* start *

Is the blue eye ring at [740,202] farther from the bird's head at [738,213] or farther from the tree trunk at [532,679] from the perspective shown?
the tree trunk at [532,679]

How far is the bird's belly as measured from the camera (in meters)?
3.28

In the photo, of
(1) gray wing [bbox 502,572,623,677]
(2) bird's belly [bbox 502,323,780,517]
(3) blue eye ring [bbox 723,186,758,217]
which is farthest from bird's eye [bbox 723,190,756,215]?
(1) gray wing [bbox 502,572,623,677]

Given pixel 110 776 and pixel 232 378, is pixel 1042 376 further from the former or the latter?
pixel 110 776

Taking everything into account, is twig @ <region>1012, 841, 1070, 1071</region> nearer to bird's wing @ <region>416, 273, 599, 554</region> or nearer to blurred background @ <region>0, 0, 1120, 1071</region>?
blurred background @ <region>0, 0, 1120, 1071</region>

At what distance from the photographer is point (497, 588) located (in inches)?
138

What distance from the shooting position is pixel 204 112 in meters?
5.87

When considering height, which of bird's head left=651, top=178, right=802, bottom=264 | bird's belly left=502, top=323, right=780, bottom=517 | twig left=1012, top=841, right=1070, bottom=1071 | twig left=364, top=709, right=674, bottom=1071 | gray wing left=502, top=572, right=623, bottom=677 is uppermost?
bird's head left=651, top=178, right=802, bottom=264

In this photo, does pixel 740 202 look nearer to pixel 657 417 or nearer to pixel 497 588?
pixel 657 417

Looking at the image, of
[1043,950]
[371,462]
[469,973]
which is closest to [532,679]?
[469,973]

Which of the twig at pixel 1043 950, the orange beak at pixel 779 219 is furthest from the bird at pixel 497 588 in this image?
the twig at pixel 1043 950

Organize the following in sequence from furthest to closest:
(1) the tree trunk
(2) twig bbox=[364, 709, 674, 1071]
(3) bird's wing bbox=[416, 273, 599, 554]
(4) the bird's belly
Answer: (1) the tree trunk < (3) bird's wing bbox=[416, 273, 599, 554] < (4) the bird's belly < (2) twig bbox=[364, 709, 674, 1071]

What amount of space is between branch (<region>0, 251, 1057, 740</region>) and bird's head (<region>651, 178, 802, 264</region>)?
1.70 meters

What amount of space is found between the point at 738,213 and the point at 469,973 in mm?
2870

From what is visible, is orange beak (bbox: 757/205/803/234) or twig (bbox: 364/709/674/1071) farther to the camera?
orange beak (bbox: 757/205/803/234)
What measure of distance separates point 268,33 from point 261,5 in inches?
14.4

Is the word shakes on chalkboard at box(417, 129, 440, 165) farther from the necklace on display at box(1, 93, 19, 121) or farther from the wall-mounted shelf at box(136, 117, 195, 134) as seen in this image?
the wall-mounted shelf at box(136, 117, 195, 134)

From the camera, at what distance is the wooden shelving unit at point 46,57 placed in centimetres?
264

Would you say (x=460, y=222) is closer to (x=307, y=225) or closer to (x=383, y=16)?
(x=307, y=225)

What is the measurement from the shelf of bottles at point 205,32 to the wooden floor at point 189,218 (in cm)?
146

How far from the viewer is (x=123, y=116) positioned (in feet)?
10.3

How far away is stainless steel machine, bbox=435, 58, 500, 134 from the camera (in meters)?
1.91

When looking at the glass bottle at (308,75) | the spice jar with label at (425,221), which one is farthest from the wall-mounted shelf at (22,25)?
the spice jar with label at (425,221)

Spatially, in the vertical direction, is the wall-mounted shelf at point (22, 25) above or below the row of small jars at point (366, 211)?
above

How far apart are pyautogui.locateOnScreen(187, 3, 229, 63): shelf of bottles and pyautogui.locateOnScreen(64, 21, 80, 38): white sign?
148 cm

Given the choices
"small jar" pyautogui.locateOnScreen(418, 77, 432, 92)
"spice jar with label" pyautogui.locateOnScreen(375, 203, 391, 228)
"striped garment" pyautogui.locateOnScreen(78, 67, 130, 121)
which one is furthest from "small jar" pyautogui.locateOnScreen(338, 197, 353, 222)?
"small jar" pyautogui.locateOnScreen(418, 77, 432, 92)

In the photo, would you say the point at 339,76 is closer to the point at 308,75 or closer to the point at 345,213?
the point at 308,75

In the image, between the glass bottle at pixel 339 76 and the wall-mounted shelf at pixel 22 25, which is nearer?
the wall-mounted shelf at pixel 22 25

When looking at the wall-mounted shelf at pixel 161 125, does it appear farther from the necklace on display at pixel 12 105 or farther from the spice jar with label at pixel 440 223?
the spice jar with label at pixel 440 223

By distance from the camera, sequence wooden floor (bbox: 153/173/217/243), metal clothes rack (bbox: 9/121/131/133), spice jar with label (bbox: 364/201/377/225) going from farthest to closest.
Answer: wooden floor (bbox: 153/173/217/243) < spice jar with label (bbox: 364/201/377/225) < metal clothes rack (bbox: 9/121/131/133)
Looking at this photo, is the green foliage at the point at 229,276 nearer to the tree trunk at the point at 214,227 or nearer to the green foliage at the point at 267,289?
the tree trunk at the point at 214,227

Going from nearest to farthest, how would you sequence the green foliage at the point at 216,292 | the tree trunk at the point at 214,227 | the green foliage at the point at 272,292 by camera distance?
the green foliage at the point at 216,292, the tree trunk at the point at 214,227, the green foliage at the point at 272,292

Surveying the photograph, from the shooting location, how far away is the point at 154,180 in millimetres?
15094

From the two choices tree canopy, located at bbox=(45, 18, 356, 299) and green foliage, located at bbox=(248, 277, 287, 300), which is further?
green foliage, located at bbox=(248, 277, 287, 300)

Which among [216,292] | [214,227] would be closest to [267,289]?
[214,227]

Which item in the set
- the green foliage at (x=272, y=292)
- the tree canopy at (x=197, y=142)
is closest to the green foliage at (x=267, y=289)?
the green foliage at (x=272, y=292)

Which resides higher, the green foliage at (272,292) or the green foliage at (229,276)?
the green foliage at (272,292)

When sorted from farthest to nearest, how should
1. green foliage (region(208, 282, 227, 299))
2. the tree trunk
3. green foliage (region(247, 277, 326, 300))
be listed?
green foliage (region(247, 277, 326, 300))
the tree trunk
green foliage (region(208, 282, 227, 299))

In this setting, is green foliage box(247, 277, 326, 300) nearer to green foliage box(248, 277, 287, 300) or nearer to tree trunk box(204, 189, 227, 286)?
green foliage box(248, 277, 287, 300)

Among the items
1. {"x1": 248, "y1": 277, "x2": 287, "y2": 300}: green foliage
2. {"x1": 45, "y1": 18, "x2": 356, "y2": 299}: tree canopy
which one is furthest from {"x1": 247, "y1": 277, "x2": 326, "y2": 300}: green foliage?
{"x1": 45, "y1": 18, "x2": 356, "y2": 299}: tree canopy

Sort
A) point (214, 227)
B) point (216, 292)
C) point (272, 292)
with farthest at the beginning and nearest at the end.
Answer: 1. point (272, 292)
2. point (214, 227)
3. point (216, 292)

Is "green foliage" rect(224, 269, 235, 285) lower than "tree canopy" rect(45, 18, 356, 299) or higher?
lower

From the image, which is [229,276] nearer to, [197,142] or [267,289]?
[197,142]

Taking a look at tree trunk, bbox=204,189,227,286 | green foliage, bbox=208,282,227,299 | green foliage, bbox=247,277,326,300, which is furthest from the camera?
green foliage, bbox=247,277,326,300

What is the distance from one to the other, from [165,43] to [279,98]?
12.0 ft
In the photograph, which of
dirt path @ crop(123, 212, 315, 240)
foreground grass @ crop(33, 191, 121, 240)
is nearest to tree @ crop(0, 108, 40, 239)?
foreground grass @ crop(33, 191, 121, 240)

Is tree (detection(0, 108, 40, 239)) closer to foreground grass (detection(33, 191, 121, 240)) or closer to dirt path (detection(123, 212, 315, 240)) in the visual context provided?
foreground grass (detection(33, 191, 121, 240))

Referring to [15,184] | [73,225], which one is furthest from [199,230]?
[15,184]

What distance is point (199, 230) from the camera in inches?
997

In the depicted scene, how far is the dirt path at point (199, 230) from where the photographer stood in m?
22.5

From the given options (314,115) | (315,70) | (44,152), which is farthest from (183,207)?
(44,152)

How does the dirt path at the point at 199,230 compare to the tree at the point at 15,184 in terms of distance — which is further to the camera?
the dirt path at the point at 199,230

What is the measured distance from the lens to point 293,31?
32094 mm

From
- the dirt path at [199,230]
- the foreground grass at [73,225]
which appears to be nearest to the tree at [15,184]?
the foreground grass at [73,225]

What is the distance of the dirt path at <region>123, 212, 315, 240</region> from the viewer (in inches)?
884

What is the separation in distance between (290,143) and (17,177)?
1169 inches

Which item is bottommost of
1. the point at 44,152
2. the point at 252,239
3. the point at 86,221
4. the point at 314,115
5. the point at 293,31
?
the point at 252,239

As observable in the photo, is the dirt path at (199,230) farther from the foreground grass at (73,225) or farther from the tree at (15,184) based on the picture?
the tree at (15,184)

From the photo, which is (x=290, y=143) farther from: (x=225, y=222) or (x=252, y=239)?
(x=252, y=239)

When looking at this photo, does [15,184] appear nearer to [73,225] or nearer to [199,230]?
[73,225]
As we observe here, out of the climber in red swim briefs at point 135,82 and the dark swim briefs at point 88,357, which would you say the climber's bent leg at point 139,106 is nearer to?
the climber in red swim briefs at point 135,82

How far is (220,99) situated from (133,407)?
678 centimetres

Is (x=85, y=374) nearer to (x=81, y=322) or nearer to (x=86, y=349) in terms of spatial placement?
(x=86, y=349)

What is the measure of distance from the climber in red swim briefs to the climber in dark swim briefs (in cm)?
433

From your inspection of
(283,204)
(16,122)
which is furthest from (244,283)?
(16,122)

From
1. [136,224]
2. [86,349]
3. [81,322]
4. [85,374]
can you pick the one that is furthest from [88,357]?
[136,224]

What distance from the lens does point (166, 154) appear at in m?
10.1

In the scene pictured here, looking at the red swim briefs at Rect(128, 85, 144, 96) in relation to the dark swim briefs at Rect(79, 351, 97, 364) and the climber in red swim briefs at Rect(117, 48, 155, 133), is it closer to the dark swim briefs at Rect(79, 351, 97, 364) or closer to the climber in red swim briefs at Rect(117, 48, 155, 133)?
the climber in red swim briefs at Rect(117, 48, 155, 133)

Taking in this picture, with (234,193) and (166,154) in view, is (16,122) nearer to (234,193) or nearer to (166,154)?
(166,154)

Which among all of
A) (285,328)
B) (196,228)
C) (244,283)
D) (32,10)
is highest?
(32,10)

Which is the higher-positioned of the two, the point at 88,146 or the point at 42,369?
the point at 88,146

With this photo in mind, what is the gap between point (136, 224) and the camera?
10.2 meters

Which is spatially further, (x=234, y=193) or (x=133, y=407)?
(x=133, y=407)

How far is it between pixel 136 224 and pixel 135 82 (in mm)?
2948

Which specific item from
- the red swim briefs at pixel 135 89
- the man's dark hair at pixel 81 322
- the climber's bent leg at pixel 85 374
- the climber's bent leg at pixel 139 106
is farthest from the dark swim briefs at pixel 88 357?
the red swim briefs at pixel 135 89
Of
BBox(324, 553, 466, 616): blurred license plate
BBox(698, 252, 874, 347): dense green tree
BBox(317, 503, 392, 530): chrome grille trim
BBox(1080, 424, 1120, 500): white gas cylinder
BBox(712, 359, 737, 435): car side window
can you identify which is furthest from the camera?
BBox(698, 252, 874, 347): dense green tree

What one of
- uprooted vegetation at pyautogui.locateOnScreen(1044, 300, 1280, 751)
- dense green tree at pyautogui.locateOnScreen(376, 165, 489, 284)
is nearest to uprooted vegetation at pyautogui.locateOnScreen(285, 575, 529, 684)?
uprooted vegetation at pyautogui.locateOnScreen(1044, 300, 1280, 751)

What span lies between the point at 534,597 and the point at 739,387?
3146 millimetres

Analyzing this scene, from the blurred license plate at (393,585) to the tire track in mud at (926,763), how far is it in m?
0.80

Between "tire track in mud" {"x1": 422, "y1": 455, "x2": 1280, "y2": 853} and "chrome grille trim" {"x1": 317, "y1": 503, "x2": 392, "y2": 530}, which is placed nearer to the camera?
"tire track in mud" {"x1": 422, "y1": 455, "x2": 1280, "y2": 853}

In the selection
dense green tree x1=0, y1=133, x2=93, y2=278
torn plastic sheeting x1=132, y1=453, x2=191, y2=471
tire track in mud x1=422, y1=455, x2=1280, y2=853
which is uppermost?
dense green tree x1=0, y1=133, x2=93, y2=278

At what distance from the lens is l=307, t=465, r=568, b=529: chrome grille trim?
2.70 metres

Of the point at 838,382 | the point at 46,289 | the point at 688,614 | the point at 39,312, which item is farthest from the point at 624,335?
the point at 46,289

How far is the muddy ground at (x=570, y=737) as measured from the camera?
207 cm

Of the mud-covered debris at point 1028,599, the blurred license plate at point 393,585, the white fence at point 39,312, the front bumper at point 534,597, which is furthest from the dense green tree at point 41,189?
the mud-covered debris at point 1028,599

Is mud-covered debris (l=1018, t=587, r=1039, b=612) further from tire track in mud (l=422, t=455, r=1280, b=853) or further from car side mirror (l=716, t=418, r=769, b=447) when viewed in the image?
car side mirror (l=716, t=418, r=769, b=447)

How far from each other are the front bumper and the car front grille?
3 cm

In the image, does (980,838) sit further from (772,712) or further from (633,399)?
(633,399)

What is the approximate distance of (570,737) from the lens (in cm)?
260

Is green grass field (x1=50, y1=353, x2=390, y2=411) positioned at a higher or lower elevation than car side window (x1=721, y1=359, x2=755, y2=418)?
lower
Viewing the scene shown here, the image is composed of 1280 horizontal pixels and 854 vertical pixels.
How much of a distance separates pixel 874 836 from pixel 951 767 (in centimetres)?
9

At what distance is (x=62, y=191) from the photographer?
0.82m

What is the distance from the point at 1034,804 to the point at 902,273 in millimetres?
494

* end *

• [Given exercise]: Give exactly the lines from the one with "How far from each" to the end of the entries, nothing before them.

• [Written solution]:
How far from each other are the front bumper and the car front grille?
3 cm

In the image, does (980,838) sit further from (772,712) or further from (633,399)?
(633,399)

What is the approximate distance of (570,737) from the lens (in cm)?
260

Is green grass field (x1=50, y1=353, x2=390, y2=411) positioned at a higher or lower elevation than car side window (x1=721, y1=359, x2=755, y2=418)?
lower
Viewing the scene shown here, the image is composed of 1280 horizontal pixels and 854 vertical pixels.
How much of a distance separates pixel 874 836 from pixel 951 767 (in centimetres)?
9

At what distance is (x=62, y=191) from the photographer?
0.82m

What is the distance from the point at 1034,804 to the point at 902,273 in millimetres?
494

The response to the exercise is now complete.